> **Task goal**
Please update the excerpt from "[1]See also Lenza, M." to "of Government, 2020." by replacing "Economic Bulletin" with "Monthly Bulletin", and write out that passage in full.

BEGIN Excerpt

The use of non-standard approaches for the assessment of short-term economic developments in the euro area in the context of COVID-19 warrants caution. On the one hand, some of the tools share the ad hoc nature of the assessment (e.g. selection of extreme quantiles) and of the adjustments to the model specifications (e.g. PMI GDP tracker) to capture the effects of the crisis. On the other hand, some of the non-standard data (e.g. high-frequency indicators, Oxford Stringency Index) are characterised by complex seasonal patterns or very short samples. This implies that the use of each individual tool is subject to a considerable degree of judgment, particularly as to the type of adjustment needed. Some of these tools are specifically tailored to the pandemic shock and may become redundant as economic dynamics normalise. Despite their shortcomings, these tools have significantly improved upon the standard toolkit used for the assessment of euro area real GDP in real time and will continue to be employed to inform the judgment exercised and included in the ECB staff macroeconomic projections and needed to assess the impact of the second wave of the pandemic on the economy. Since a return to “normality” appears unlikely over the short term, the COVID-19-adjusted approaches described are expected to remain insightful for real GDP growth until reaching the stage of widespread immunity.

[1]See also Lenza, M. and Primiceri, G.E., “How to estimate a VAR after March 2020”, Working Paper Series, No 2461, ECB, August 2020.
[2]For further details, see also Battistini, N. and Stoevsky, G., “Alternative scenarios for the impact of the COVID-19 pandemic on economic activity in the euro area”, Economic Bulletin, Issue 3, ECB, 2020.
[3]See also Hale, T., Angrist, N., Cameron-Blake, E., Hallas, L., Kira, B., Majumdar, S., Petherick, A., Phillips, T., Tatlow, H., and Webster, S., “Oxford COVID-19 Government Response Tracker,” Blavatnik School of Government, 2020.
[4]See Hinge, D., “COVID-19 policy-making and the need for high-speed data”,, August 2020.

END Excerpt
BEGIN Material shown

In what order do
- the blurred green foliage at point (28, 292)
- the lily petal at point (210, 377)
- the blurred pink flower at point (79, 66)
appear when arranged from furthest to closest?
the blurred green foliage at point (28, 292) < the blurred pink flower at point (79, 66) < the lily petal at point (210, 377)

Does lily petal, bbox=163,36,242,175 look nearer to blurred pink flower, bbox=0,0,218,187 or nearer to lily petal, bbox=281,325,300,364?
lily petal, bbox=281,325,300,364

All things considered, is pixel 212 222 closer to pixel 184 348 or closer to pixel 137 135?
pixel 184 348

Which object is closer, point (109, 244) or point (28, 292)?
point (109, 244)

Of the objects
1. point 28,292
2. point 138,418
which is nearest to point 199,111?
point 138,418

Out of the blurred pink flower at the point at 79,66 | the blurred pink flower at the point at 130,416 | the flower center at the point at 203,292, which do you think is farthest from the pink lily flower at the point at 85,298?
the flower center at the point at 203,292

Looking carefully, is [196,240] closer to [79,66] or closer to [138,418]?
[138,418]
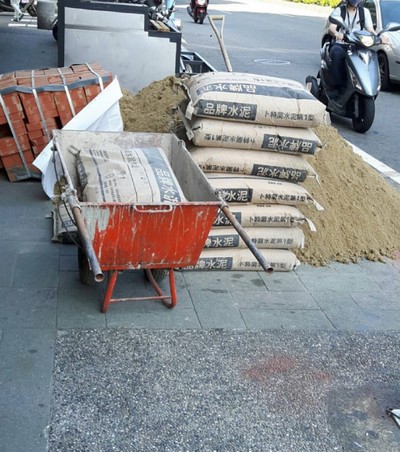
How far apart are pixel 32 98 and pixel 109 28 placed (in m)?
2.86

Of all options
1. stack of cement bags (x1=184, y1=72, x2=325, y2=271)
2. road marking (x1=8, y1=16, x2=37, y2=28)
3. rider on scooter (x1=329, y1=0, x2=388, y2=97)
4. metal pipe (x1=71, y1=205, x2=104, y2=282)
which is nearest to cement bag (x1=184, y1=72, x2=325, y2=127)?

END Material shown

> **Exercise result**
[1]See also Lenza, M. and Primiceri, G.E., “How to estimate a VAR after March 2020”, Working Paper Series, No 2461, ECB, August 2020.
[2]For further details, see also Battistini, N. and Stoevsky, G., “Alternative scenarios for the impact of the COVID-19 pandemic on economic activity in the euro area”, Monthly Bulletin, Issue 3, ECB, 2020.
[3]See also Hale, T., Angrist, N., Cameron-Blake, E., Hallas, L., Kira, B., Majumdar, S., Petherick, A., Phillips, T., Tatlow, H., and Webster, S., “Oxford COVID-19 Government Response Tracker,” Blavatnik School of Government, 2020.